La fondation de ce village de colonisation ne doit rien au plan Guyot de 1842, même si sa création, lui est postérieure.

Il a été créé près d’un petit fort militaire établi sur la plus élevée des collines du Sahel, juste au- dessus de Bab el-Oued. Que cette création ait attendu 13 ans après la conquête de la ville si proche, souligne bien l’indécision des dirigeants du Royaume sur la conduite à tenir en Algérie.

Il est vrai que ce massif est plus venteux, plus frais, plus humide que le reste du Sahel. Il est aussi à l’écart des  chemins principaux. Le site n’est guère attirant et le village de 1843 est resté longtemps au bout d’une impasse.

= = = = =

## Série d'exercices
1. Selon le texte sur le village de colonisation du Sahel, combien d'années après la conquête de la ville voisine ce village a-t-il été créé ?
2. Poursuivez le texte sur le village de colonisation du Sahel après sa dernière phrase.
Ce matériel provient d'une source différente de celle du texte.

## Bloc de données
= = = = =

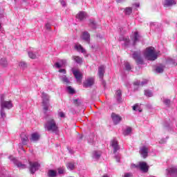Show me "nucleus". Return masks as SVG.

= = = = =

## Corrigé par exercice
1. Treize ans après la conquête de la ville.

2.
Quelques dates

1843 -
Création d’un centre de colonisation modeste
1870 -
Bouzaréa devient CPE, Commune de plein exercice
1888 -
Transfert  à Bouzaréa de l’Ecole Normale d’instituteurs inaugurée en 1866 à Mustapha ; bien que présenté comme provisoire pour atténuer l’opposition de tous, professeurs et élèves, mécontents d’être « exilés » si  loin de la ville,  ce transfert fut reconnu comme définitif dès 1897.
Vers 1890 -
Création du seul observatoire astronomique d’Algérie ; Après 1962 il devient le CRAAG ; Centre de Recherches en Astronomie, Astrophysique et Géophysique.
1891 -
Création de la Section Spéciale à L’Ecole Normale.
1940 -
Suppression, par Vichy, de cette Ecole Normale, comme de toutes les autres.
1942 -
Occupation américaine de l’Ecole Normale. C’est notamment l’Etat-Major du Général Hewitt, chargé de préparer le débarquement en Sicile qui y demeure jusqu’en 1944.
1945 -
Réouverture de l’Ecole Normale.
1957 -
Création d’une SAU (Section Administrative Urbaine) sur le modèle des SAS du bled.
1959 -
Intégration de la commune dans le 6è arrondissement du Grand Alger.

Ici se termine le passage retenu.